Saved data entries

——————

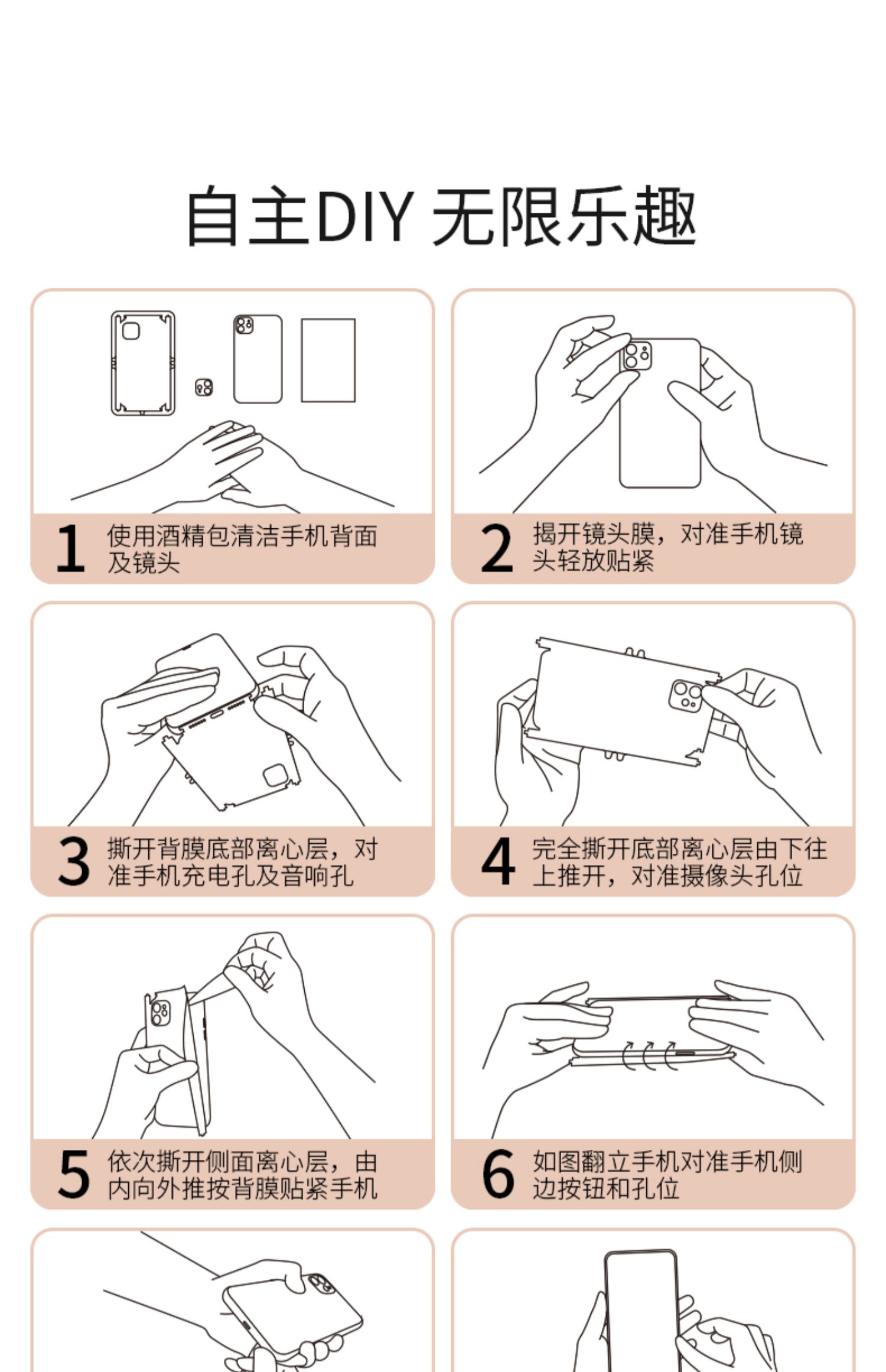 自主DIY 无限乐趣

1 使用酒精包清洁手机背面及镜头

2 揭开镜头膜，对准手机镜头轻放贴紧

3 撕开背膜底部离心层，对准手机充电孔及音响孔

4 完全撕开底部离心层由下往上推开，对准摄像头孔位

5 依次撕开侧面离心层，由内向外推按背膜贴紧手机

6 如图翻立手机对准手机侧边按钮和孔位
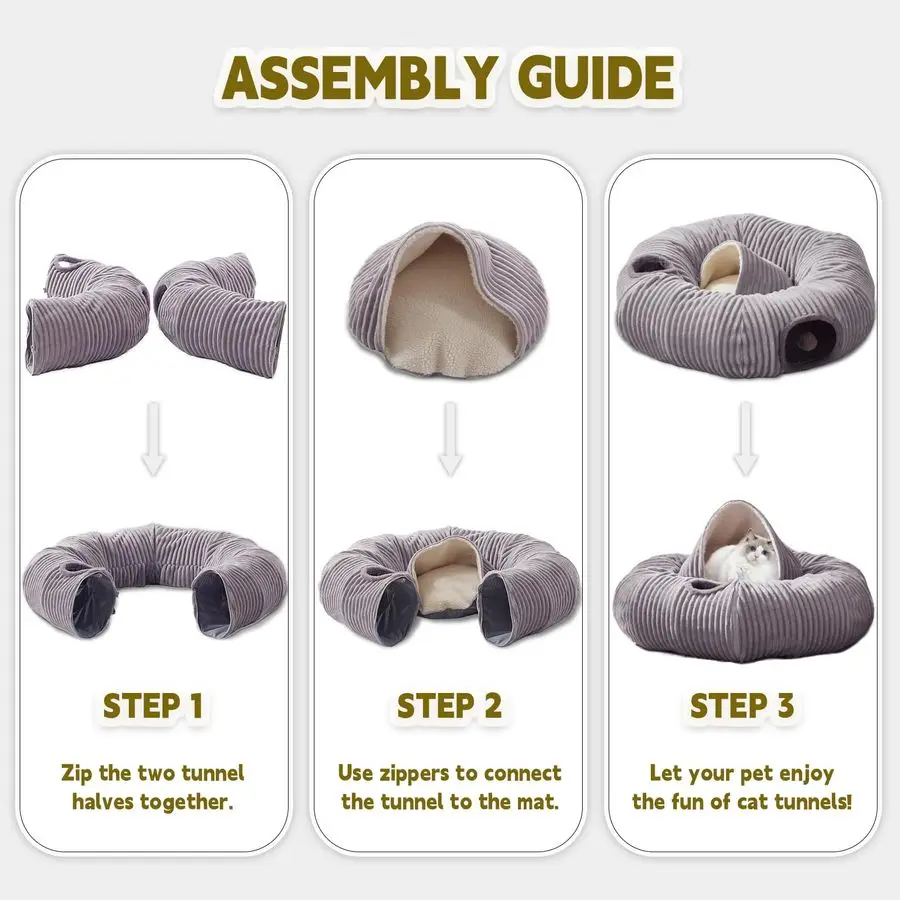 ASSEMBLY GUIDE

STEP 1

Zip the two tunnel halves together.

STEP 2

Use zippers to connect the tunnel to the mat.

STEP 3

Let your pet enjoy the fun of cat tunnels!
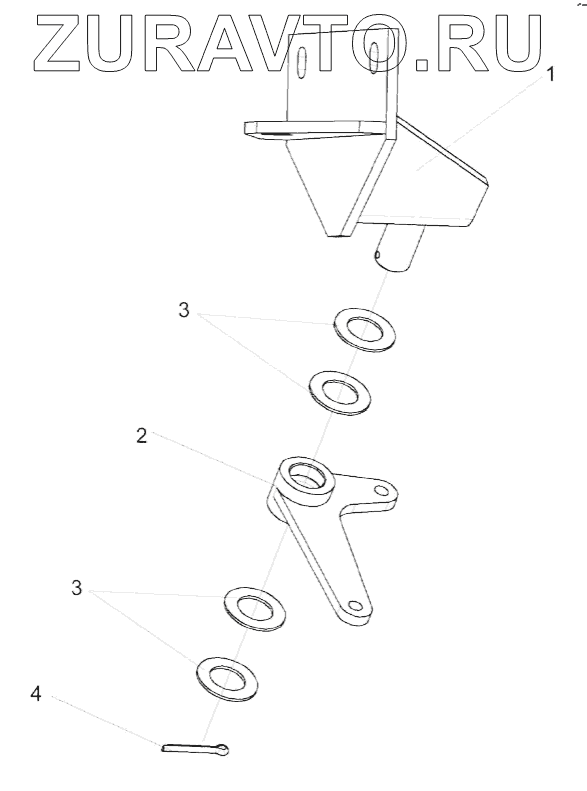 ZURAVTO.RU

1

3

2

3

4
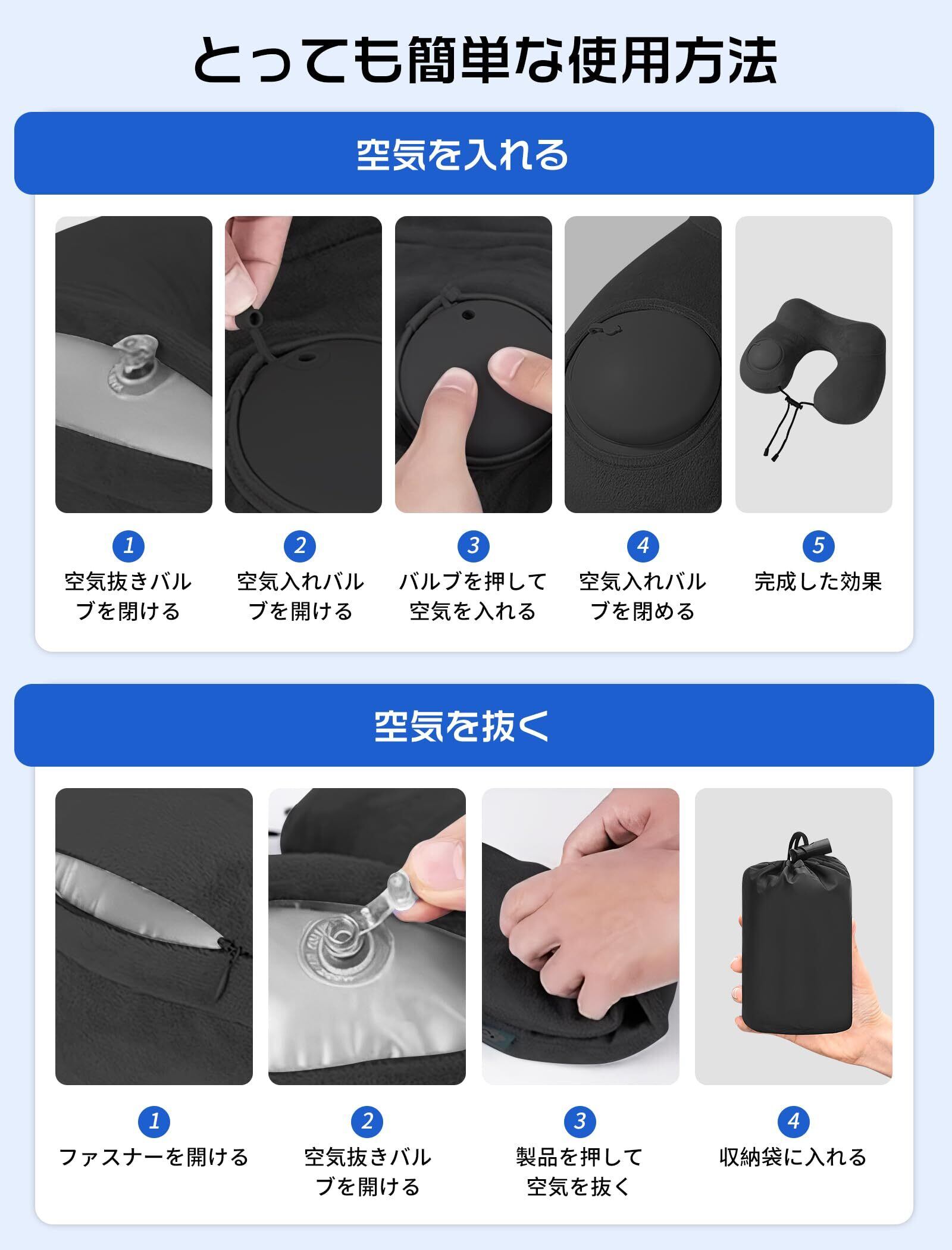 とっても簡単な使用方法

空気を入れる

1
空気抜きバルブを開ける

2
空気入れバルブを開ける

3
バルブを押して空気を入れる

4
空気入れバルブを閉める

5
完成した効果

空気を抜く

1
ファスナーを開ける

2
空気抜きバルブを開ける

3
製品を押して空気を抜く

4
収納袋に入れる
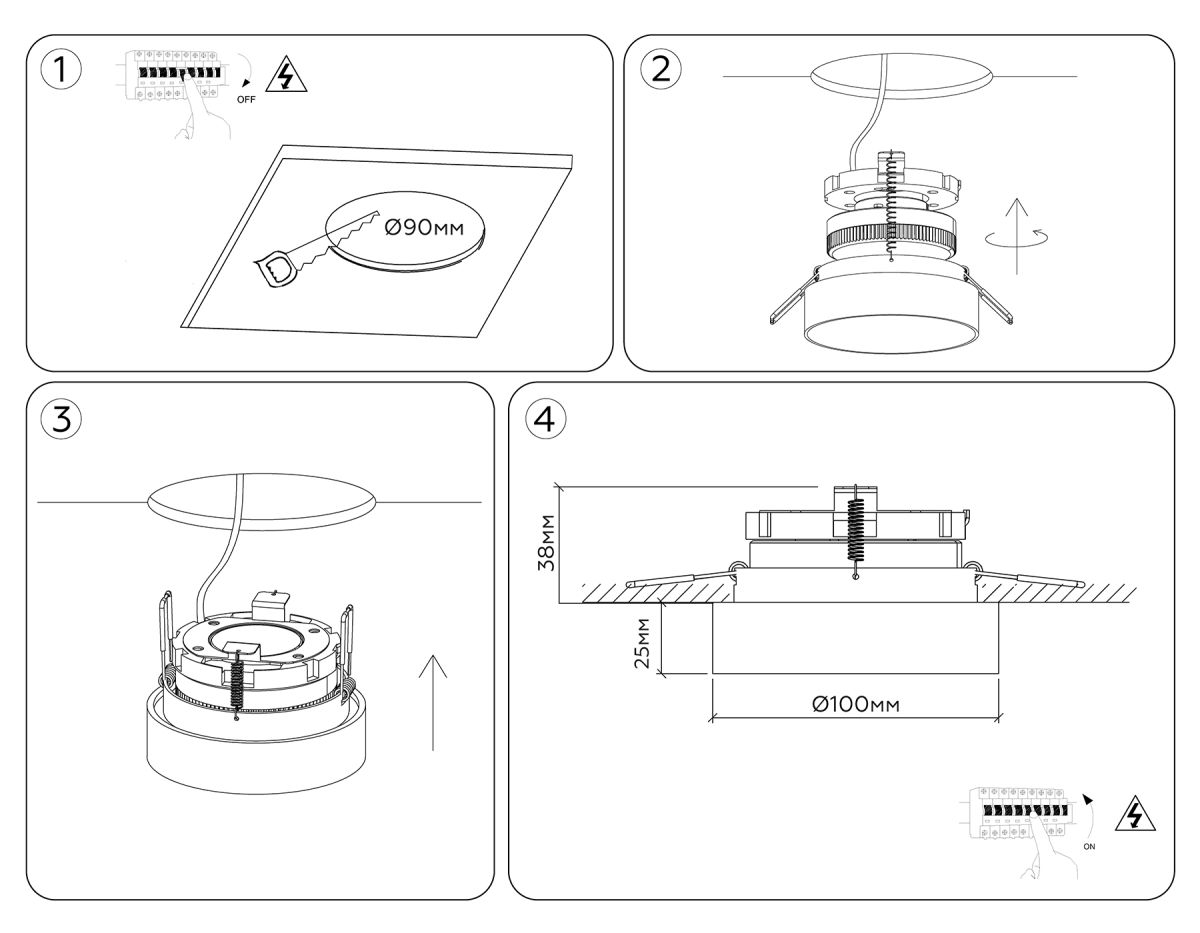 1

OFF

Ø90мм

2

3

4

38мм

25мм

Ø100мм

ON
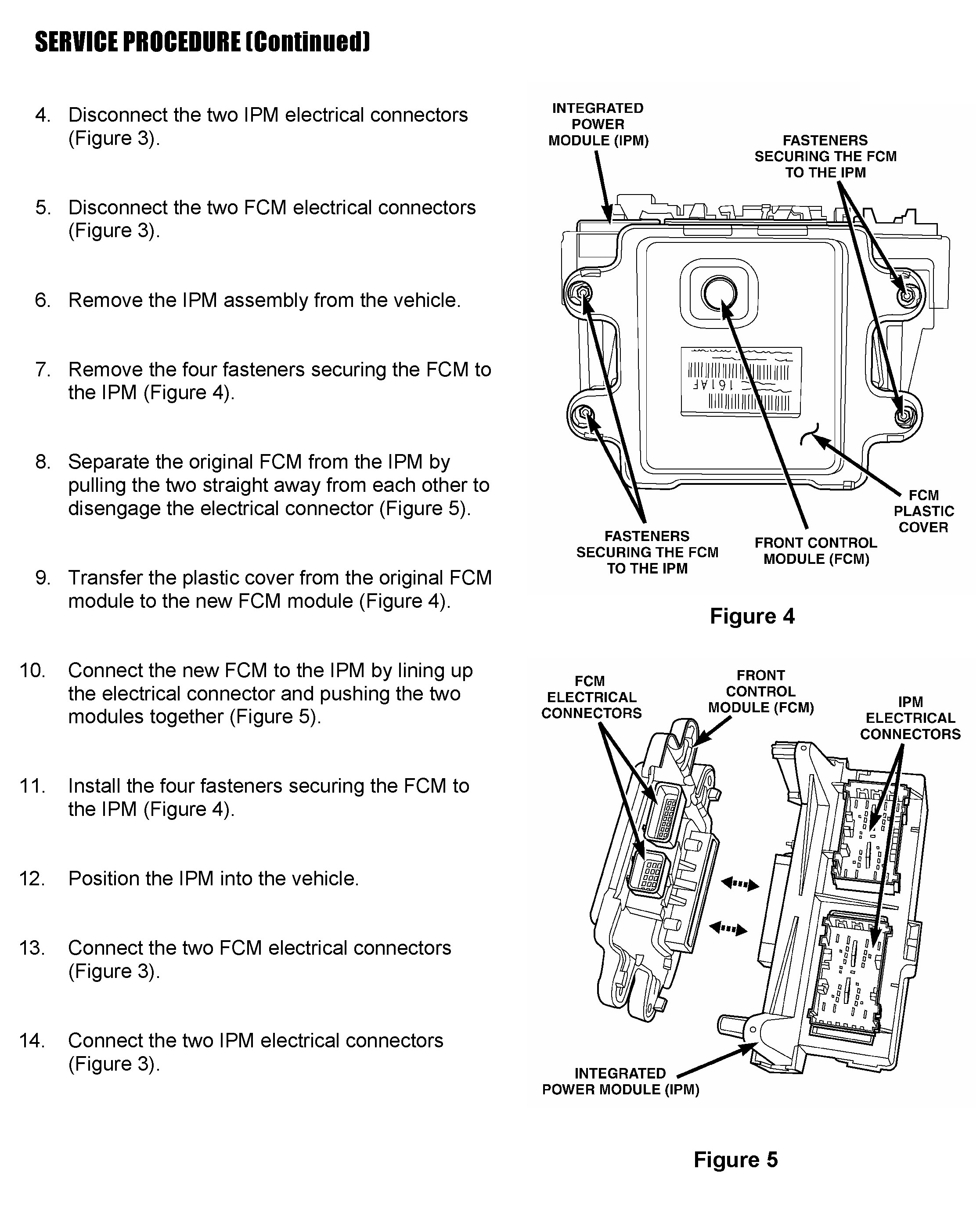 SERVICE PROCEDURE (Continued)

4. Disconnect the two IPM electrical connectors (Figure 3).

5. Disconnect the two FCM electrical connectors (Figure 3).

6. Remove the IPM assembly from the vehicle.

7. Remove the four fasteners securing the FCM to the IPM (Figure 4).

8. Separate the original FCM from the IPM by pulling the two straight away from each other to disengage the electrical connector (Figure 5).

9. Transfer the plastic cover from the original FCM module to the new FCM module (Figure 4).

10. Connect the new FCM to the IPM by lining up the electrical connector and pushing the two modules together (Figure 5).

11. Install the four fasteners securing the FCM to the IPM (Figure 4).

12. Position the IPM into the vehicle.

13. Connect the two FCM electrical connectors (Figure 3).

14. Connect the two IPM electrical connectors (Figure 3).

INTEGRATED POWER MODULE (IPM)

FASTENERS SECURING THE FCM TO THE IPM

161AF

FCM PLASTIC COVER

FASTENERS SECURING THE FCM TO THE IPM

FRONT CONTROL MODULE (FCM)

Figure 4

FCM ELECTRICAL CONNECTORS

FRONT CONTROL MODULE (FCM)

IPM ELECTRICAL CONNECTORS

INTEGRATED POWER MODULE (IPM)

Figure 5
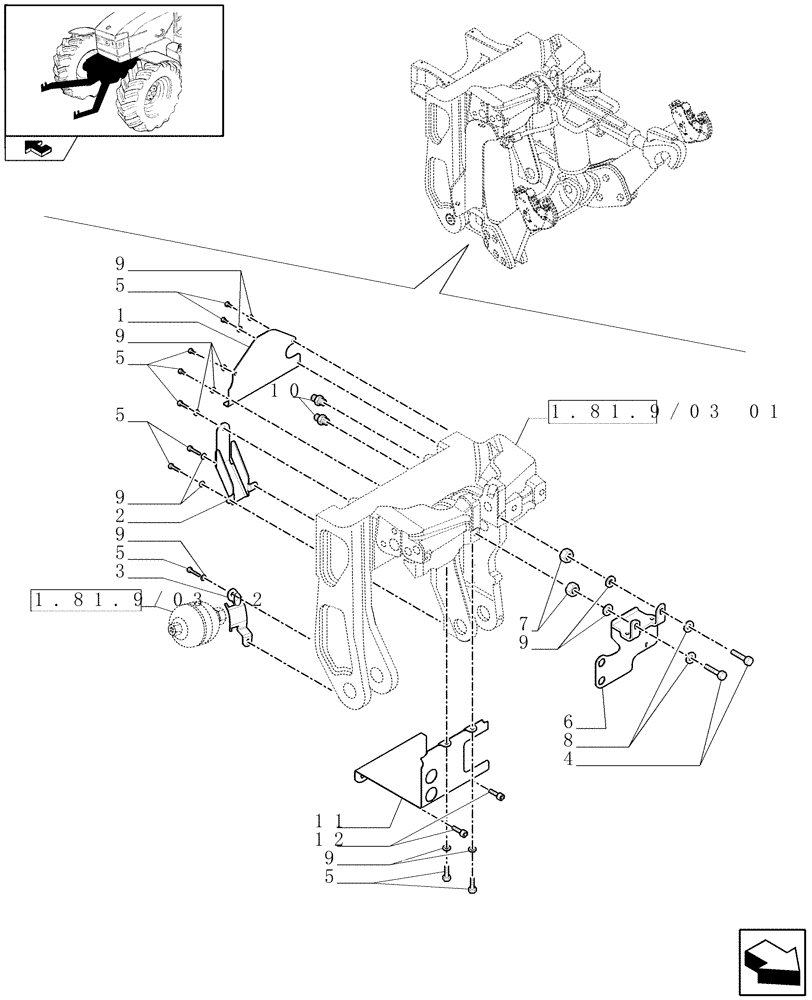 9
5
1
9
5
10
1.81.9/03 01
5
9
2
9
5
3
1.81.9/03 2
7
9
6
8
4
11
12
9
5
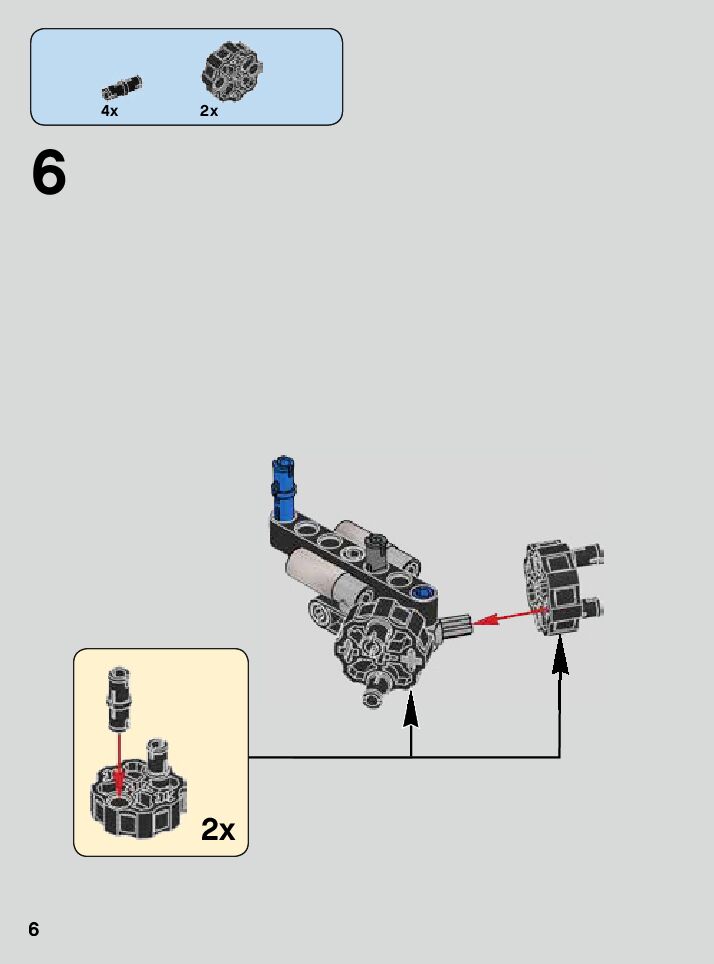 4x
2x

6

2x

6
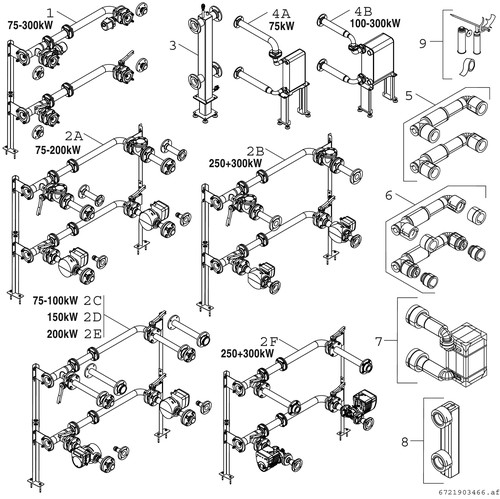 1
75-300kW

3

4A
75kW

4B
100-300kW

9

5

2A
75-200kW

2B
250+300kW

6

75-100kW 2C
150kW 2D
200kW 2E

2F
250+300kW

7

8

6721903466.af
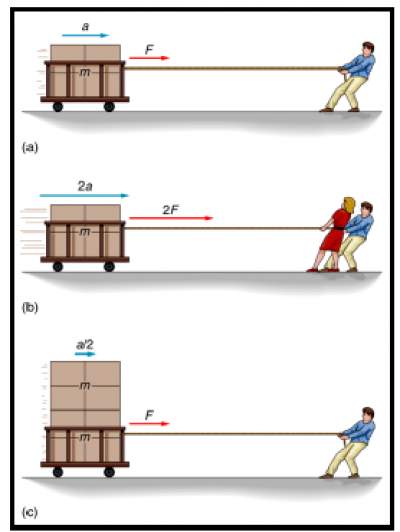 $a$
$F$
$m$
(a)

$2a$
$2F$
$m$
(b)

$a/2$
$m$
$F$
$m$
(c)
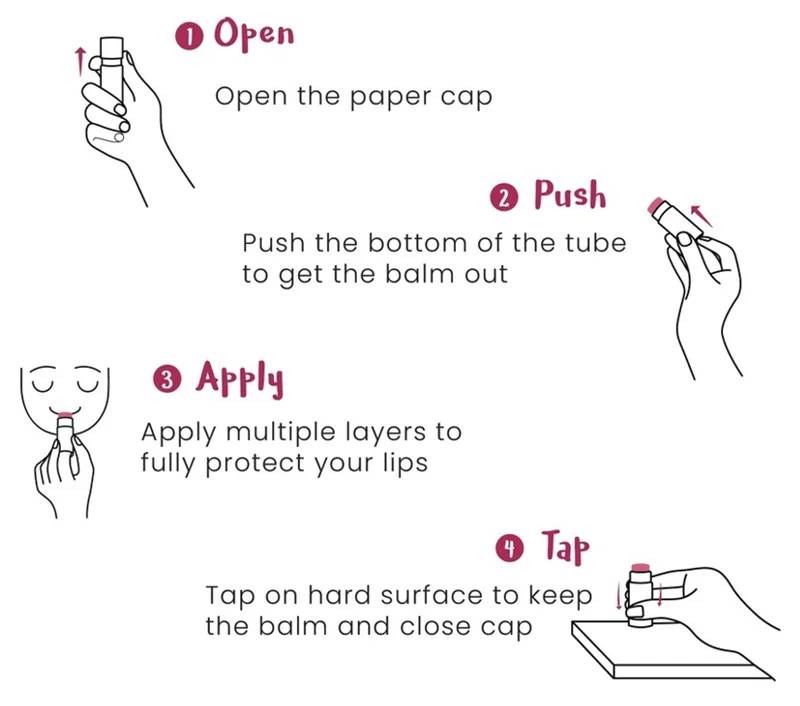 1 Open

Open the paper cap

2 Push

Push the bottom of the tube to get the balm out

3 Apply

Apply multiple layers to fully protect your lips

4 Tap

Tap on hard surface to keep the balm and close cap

——————

**TO DO**
Whichever lines of the data include the word "Remove", pull them out.

**EXPECTED ANSWER**
6. Remove the IPM assembly from the vehicle.
7. Remove the four fasteners securing the FCM to the IPM (Figure 4).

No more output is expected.